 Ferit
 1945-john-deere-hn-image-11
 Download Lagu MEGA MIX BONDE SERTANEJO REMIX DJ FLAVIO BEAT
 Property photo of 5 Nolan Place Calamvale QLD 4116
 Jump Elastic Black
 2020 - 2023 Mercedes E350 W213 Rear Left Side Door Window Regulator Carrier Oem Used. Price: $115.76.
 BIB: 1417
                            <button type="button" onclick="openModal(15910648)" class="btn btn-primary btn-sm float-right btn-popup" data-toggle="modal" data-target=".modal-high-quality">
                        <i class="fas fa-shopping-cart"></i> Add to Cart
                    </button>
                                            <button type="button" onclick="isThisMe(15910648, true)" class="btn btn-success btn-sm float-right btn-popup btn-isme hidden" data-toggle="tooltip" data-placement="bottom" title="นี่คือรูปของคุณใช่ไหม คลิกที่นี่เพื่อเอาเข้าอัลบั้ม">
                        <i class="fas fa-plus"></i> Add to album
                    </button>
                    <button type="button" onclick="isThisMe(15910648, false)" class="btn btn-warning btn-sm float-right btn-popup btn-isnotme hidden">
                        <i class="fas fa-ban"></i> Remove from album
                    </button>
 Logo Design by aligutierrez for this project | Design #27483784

--

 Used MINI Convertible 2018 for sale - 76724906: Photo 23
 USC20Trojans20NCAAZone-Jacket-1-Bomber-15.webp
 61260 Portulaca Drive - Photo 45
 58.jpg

Action item — Based on the entries above, please count how many lines contain the string "type", and reply with the figure only.

Solution to the exercise — 3